The first thing you should do if you have an accident on the job, and believe that you might be injured, is report the incident to your employer and seek medical treatment right away. Depending upon the nature and extent of the injuries suffered, your employer might direct you to a health care office at the workplace. If no health care provider is available on-site, you should contact your primary care physician or go to a hospital emergency room.
Inform your physician or other health care provider that your injury or illness is related to your job. Workplace accidents usually are billed by your health care provider directly through your employer's workers' compensation insurance carrier. Work-related health care expenses should not be billed to your health insurance company.
Either you or someone acting on your behalf should notify your immediate supervisor or the owner of the company for which you work of the nature and extent of your injury as determined by your doctor. Written notice of the work accident must be given to your employer within 30 days of the accident. The written notice should include the date, time and location of the accident. It should also include a description your injuries.
It is the responsibility of your employer to notify its workers' compensation insurance carrier of the accident and of the injuries that you suffered.
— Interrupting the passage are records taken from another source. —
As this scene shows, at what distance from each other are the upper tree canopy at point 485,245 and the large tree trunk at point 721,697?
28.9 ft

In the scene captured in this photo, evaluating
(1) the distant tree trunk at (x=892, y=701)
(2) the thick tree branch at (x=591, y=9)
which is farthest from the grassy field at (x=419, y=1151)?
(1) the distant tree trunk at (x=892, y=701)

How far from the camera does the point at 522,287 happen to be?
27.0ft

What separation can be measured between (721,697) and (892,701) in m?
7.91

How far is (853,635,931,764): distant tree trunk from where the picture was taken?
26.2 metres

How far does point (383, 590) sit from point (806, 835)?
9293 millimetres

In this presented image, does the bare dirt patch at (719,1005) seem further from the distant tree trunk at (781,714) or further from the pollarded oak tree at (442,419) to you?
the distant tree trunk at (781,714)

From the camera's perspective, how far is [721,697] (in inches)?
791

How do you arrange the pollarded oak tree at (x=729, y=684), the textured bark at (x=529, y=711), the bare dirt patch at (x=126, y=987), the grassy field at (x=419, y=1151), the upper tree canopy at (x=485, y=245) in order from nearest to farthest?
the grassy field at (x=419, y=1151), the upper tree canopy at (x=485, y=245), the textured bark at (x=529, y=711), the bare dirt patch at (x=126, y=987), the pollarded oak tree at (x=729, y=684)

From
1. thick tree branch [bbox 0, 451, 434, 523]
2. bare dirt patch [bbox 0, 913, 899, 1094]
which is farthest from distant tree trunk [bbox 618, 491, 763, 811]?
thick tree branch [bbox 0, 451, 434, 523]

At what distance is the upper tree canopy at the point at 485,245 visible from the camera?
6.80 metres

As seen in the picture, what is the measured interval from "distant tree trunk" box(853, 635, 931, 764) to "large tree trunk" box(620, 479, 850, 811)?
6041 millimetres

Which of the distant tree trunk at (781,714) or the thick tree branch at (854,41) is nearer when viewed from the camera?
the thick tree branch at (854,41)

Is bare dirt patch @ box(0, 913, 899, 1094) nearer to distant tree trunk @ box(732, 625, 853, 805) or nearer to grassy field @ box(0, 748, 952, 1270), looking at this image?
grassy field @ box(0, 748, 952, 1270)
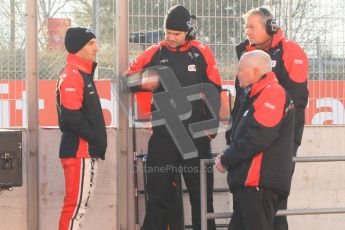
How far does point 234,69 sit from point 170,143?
128cm

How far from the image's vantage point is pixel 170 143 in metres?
6.11

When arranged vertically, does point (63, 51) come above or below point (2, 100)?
above

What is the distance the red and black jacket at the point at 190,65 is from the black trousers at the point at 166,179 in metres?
0.12

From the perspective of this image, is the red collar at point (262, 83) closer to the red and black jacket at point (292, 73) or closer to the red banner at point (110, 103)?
the red and black jacket at point (292, 73)

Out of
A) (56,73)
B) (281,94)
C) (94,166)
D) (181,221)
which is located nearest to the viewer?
(281,94)

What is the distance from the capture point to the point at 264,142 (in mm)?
4734

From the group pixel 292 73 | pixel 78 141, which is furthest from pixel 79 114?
pixel 292 73

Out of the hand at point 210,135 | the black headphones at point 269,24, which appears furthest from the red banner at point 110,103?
the black headphones at point 269,24

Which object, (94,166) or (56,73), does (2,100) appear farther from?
(94,166)

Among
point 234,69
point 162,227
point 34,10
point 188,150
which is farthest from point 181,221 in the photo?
point 34,10

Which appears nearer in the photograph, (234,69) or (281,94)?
(281,94)

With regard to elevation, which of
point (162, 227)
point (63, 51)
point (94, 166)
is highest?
point (63, 51)

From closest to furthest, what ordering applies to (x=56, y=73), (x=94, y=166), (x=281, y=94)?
1. (x=281, y=94)
2. (x=94, y=166)
3. (x=56, y=73)

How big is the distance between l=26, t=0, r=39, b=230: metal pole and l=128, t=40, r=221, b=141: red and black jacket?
3.75ft
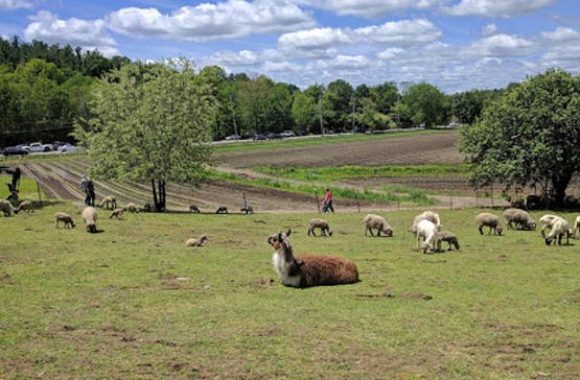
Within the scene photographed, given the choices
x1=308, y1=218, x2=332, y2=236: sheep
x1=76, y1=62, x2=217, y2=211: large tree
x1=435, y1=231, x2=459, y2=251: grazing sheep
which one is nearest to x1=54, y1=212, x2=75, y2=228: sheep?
x1=308, y1=218, x2=332, y2=236: sheep

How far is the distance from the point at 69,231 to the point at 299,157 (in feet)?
266

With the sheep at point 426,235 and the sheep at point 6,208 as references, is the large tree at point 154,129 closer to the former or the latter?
the sheep at point 6,208

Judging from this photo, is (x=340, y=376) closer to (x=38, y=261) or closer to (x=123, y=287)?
(x=123, y=287)

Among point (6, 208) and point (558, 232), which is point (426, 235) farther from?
point (6, 208)

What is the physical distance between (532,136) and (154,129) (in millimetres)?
26899

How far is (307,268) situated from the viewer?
61.2 ft

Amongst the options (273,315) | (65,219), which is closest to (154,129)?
(65,219)

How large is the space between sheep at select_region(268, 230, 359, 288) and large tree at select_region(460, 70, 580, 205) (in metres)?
30.0

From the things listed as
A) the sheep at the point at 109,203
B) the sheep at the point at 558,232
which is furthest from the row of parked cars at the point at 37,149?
the sheep at the point at 558,232

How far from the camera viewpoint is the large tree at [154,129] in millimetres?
45156

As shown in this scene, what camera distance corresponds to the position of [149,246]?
26.2m

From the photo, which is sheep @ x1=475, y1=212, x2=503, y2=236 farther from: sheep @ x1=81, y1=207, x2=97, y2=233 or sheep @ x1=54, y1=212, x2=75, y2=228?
sheep @ x1=54, y1=212, x2=75, y2=228

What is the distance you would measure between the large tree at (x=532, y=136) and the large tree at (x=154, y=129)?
20.5 metres

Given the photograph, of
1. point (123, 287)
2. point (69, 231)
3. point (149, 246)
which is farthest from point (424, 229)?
point (69, 231)
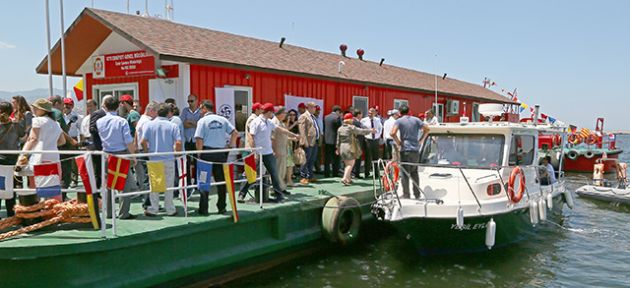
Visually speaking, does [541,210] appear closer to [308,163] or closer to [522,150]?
[522,150]

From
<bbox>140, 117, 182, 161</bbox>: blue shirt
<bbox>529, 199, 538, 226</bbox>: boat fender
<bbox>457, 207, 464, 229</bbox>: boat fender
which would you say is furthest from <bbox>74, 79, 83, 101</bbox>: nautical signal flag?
<bbox>529, 199, 538, 226</bbox>: boat fender

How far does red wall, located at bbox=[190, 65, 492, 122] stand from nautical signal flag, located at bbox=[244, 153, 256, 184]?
3.18 meters

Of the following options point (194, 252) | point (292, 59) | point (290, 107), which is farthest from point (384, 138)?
point (194, 252)

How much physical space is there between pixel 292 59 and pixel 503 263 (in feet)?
26.1

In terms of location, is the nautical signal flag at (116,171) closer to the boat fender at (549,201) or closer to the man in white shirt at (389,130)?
the man in white shirt at (389,130)

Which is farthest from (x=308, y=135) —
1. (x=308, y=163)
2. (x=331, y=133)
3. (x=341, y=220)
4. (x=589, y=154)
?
(x=589, y=154)

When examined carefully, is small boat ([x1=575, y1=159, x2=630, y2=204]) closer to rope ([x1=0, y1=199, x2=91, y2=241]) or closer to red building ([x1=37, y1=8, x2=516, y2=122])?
red building ([x1=37, y1=8, x2=516, y2=122])

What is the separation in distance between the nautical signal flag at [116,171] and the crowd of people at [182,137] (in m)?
0.26

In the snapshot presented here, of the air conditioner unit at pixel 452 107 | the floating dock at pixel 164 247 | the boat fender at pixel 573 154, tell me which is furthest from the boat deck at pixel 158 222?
the boat fender at pixel 573 154

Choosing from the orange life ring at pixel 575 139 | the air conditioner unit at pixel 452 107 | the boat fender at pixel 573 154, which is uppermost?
the air conditioner unit at pixel 452 107

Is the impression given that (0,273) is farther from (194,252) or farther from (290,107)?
(290,107)

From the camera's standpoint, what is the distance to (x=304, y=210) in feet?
29.7

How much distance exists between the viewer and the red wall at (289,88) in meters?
10.7

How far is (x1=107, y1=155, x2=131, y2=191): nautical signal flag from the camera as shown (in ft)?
19.5
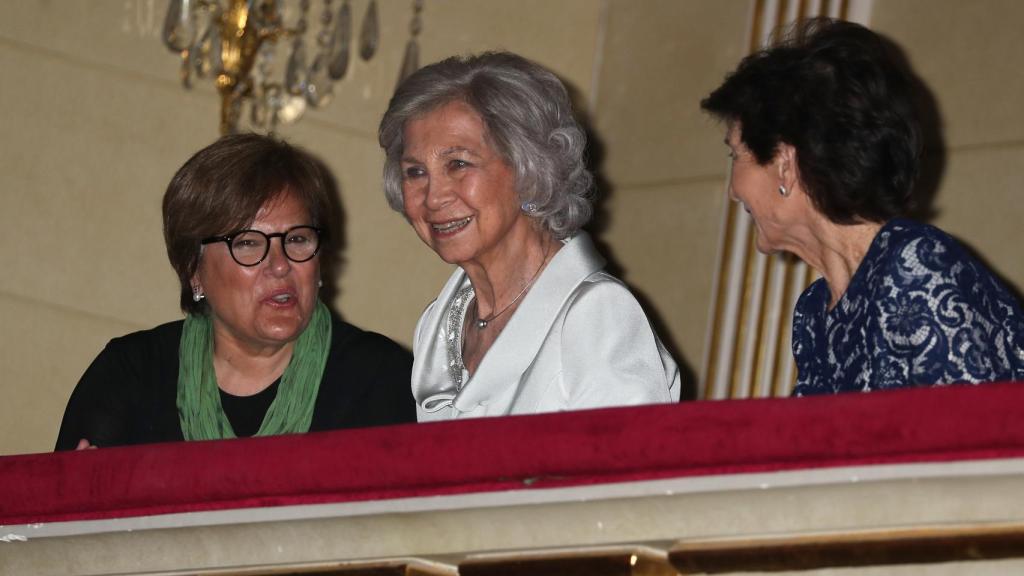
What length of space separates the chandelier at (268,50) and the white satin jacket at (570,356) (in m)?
2.21

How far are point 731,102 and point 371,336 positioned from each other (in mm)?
1055

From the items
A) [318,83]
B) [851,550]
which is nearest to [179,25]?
[318,83]

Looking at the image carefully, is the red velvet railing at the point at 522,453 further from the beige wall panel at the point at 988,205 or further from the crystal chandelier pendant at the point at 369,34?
the crystal chandelier pendant at the point at 369,34

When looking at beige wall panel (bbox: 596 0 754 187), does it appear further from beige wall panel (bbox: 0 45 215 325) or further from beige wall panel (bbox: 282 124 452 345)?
beige wall panel (bbox: 0 45 215 325)

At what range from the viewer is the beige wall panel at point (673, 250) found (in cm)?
482

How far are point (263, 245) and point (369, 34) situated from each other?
79.3 inches

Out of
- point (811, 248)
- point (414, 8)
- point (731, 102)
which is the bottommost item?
point (811, 248)

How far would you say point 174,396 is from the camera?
3.02 metres

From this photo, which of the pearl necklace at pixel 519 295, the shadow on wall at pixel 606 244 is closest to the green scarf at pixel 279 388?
the pearl necklace at pixel 519 295

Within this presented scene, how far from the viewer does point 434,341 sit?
9.29 feet

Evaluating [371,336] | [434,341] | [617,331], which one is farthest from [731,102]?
[371,336]

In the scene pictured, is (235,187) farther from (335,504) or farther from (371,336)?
(335,504)

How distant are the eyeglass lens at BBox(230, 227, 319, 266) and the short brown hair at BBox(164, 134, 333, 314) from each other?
0.09 feet

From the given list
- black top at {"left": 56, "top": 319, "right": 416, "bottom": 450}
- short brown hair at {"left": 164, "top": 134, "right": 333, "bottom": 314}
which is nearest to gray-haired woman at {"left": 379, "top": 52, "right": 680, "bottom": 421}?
black top at {"left": 56, "top": 319, "right": 416, "bottom": 450}
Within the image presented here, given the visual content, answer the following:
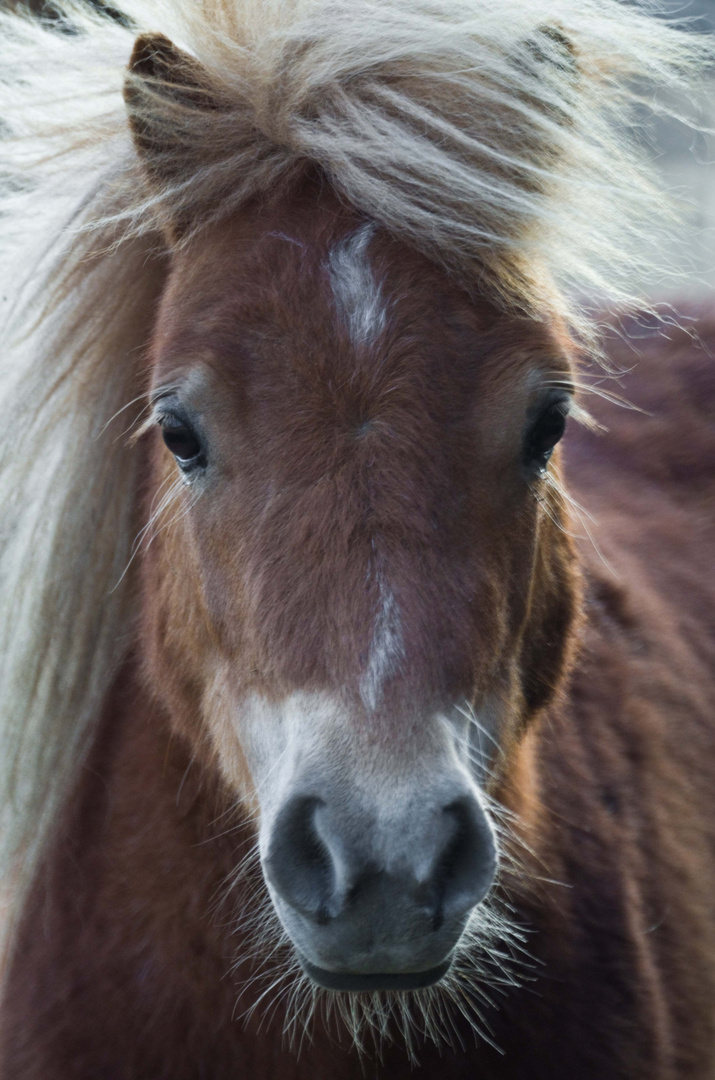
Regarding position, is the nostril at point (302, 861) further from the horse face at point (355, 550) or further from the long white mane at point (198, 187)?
the long white mane at point (198, 187)

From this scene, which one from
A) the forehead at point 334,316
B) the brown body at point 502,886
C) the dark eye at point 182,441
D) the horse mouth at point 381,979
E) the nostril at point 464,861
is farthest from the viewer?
the brown body at point 502,886

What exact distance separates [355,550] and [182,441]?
0.42 meters

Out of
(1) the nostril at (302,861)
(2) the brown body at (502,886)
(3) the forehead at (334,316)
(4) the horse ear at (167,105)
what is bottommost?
(2) the brown body at (502,886)

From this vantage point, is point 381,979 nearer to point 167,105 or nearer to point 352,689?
point 352,689

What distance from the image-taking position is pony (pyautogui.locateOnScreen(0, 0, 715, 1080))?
1352 millimetres

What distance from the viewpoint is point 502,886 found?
189 cm

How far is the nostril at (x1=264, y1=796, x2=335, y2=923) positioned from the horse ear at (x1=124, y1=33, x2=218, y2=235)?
1106 mm

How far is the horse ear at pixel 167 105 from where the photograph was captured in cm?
167

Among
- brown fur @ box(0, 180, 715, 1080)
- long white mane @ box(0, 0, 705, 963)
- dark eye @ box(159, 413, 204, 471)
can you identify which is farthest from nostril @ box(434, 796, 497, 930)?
long white mane @ box(0, 0, 705, 963)

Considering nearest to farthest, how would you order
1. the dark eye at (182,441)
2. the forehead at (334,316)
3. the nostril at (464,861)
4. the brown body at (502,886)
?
1. the nostril at (464,861)
2. the forehead at (334,316)
3. the dark eye at (182,441)
4. the brown body at (502,886)

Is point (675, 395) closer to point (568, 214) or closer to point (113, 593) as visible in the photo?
point (568, 214)

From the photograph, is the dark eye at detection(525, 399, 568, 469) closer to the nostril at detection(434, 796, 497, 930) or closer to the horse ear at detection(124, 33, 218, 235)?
the nostril at detection(434, 796, 497, 930)

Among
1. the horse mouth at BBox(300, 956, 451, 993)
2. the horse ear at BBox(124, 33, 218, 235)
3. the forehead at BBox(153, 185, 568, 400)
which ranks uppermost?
the horse ear at BBox(124, 33, 218, 235)

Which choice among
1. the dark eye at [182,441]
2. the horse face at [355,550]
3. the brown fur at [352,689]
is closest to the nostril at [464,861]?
the horse face at [355,550]
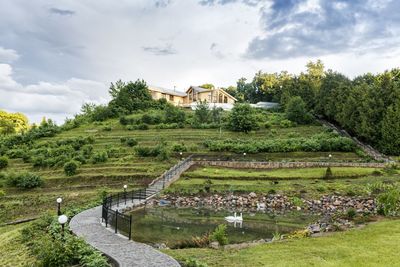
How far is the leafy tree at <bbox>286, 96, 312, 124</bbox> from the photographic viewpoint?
2488 inches

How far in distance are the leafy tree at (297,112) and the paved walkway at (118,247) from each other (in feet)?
158

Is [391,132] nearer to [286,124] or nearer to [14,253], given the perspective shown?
[286,124]

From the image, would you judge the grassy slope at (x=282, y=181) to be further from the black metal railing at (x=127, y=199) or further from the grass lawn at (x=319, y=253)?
the grass lawn at (x=319, y=253)

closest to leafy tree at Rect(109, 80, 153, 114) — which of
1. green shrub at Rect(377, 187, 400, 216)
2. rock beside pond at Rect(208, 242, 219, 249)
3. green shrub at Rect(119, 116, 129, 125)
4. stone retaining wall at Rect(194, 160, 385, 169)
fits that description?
green shrub at Rect(119, 116, 129, 125)

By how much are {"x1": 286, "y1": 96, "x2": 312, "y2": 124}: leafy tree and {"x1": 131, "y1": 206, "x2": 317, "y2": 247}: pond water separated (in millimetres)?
37496

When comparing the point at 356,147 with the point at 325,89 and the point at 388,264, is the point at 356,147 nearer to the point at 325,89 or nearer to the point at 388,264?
the point at 325,89

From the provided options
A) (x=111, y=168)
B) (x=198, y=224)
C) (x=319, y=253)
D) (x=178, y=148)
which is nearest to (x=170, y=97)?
(x=178, y=148)

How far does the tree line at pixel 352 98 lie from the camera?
46.5m

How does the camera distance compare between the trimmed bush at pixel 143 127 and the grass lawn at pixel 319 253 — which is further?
the trimmed bush at pixel 143 127

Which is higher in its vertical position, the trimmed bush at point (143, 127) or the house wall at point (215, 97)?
the house wall at point (215, 97)

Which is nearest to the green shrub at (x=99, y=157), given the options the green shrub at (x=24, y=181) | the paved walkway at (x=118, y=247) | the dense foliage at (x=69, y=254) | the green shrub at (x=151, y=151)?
the green shrub at (x=151, y=151)

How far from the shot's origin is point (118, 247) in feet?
49.5

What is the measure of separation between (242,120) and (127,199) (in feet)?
108

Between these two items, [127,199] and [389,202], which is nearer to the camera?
[389,202]
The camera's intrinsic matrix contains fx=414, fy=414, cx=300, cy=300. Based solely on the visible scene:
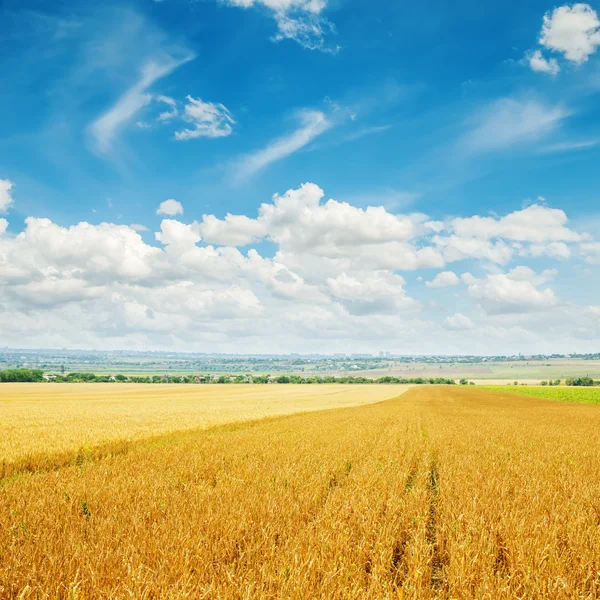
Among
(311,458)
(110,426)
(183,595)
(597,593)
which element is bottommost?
(110,426)

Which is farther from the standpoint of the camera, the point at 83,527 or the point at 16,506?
the point at 16,506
Bear in mind that the insurance carrier through whom your employer obtained workers' compensation coverage at your workplace might pay your wages and medical costs, but it acts as the representative of your employer's interests rather than yours.
Workers' compensation is a complex area of the law with specific rules pertaining to the reporting of claims that could result in the denial of benefits if those rules are not followed.
This post is intended as a general overview of the steps to take if you are injured in a workplace accident, but it is not legal advice. If you have specific questions about workers' compensation, it is advisable to address them to an attorney familiar with this area of the law.